Rows of spatial question data:
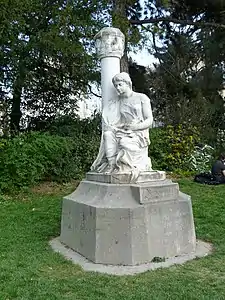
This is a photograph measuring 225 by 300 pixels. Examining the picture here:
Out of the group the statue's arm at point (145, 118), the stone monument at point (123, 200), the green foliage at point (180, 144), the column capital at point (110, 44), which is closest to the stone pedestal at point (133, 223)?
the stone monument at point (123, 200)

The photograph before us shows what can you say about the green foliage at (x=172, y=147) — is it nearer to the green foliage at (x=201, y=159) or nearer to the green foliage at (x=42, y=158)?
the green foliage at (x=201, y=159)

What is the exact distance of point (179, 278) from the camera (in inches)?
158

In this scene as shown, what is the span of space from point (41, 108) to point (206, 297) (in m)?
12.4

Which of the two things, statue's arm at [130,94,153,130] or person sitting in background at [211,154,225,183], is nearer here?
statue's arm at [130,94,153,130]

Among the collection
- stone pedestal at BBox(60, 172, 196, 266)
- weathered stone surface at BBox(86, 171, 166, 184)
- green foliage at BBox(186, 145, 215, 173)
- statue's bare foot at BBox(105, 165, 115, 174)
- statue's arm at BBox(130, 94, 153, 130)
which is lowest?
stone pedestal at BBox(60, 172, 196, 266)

---

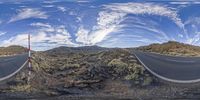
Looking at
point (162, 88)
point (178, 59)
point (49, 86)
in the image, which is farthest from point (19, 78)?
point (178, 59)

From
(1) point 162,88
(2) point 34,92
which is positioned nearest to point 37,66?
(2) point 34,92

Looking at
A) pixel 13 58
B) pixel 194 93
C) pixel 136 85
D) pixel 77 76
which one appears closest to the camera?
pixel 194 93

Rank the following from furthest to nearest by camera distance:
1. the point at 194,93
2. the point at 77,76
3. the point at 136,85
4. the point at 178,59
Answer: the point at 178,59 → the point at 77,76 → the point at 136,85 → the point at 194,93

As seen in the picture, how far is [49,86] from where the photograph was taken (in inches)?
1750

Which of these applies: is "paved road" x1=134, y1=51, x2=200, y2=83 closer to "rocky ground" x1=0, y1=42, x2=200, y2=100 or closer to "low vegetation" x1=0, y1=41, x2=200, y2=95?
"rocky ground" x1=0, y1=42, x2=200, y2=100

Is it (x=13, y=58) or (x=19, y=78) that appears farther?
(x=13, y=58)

---

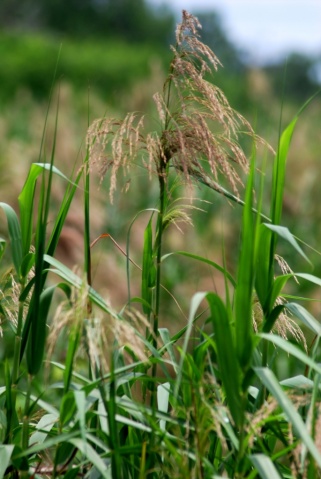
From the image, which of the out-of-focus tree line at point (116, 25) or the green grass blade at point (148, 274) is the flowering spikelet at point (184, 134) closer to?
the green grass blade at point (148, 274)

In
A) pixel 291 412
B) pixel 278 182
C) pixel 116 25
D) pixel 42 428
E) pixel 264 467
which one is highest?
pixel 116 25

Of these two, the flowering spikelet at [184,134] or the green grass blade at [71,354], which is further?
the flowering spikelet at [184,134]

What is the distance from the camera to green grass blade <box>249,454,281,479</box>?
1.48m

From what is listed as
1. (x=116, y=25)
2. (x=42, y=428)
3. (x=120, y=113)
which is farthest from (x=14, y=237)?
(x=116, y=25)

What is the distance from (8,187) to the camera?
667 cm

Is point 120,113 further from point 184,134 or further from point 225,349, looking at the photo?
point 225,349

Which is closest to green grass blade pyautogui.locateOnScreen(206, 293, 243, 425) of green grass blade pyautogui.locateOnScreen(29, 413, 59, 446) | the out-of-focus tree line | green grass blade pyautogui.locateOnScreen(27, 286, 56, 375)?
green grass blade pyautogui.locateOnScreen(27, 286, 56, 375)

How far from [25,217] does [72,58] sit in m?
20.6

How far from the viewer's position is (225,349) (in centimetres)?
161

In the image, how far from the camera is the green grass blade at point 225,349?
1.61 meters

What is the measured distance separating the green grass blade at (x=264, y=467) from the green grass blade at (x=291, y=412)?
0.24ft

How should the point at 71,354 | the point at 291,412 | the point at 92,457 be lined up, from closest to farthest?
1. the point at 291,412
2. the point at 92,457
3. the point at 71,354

> [Problem] Starting at the line that contains "How far from the viewer's" and ending at the line that contains "3. the point at 71,354", turn those lines into a two-column CSV with the columns item and answer. Use one row per item, with its text and its answer each in a single quoted field and any line breaks replaced by spaces.

> [Exercise solution]
item,answer
"How far from the viewer's position is (225,349) (in centimetres)?","161"
"In the image, how far from the camera is the green grass blade at point 225,349?","1.61 meters"
"What is the measured distance separating the green grass blade at (x=264, y=467) from the green grass blade at (x=291, y=412)?","0.24ft"
"How should the point at 71,354 | the point at 291,412 | the point at 92,457 be lined up, from closest to farthest?","1. the point at 291,412 2. the point at 92,457 3. the point at 71,354"